I Am Enough
It's been a year of learning and growing. Last year at Thanksgiving, my husband bought us 23andMe genetic tests. We sent them off with anticipation of perhaps learning more about my Dad. You see, he walked out of the picture when my mom got pregnant. They were in the Air Force and as the story goes, he didn't want to be a dad so he left.
Last winter, with the genetic tests pending and my mom's health failing, she started to open up. I got the tests back and made contact with a cousin. I went to visit my mom and she took out her trunk which she had not opened in fifty years. I think I can actually remember the last time she was in that trunk putting something away there. Perhaps my old doll we found was that last addition.
We read through old yearbooks, dug through treasures and read letters she found from my dad. Her memory of that time is gone. It was a challenging time of her life and she closed the door and walked away. In reading the letters, we learned they were in love. There was even a letter from his mother to my mom telling how excited she was to have my mom be part of their family.
But something happened. My mom doesn't remember. But by the time she was three months pregnant, she was on her way home to live with my grandparents. She and my grandmother created a story to make her coming home acceptable to my grandfather and the rest of their world. My mom had gotten married but when she got pregnant so early in the marriage my dad had walked out. That was the story I grew up with.
In my 40's my mom came clean about the basics of the story. But the romantic story we found in those letters put a whole different spin on the events surrounding my conception.

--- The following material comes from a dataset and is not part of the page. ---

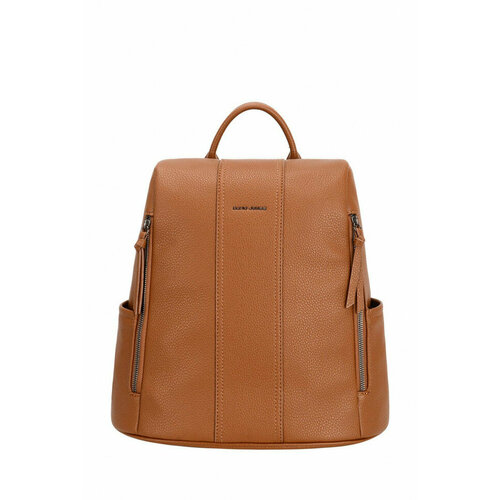 фото Рюкзак david jones, коричневый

I was born in 1958. There was one letter, written in 1962 from my dad to my mom. Except for one line about me, the letter was really rude. He wanted to know if she was still fat. Of course, he'd still love her, but it would be great if she would lose the weight. I asked her if she'd responded to the letter and she said no. By the time she'd received that letter, she had gone back to school and created a life for us that had no place for him.
The one line in the letter said, "Tell Debbie I love her." My birth name was Debra Lee. I changed it in my 30's to Victoria Debra. Tell Debbie I love her. I never knew. I grew up my whole life not knowing. I thought he didn't want me. The truth is, he didn't want me enough to come to find us, to actually meet me. But he'd reached out. That was the last contact.
My dad is gone now. And my mom will be in a matter of months. Their story is over. But for me, the change of that one line is slowly percolating in my psyche. He loved me.
What do I need to unlearn in order to become who I am meant to become? I need to unlearn that I wasn't lovable. That I wasn't enough for a dad to want me. He loved me. I am lovable and I am enough.
Often the stories we tell ourselves about our life either aren't true or don't have all the information. Learning the truth can be freeing. You are lovable. You are enough.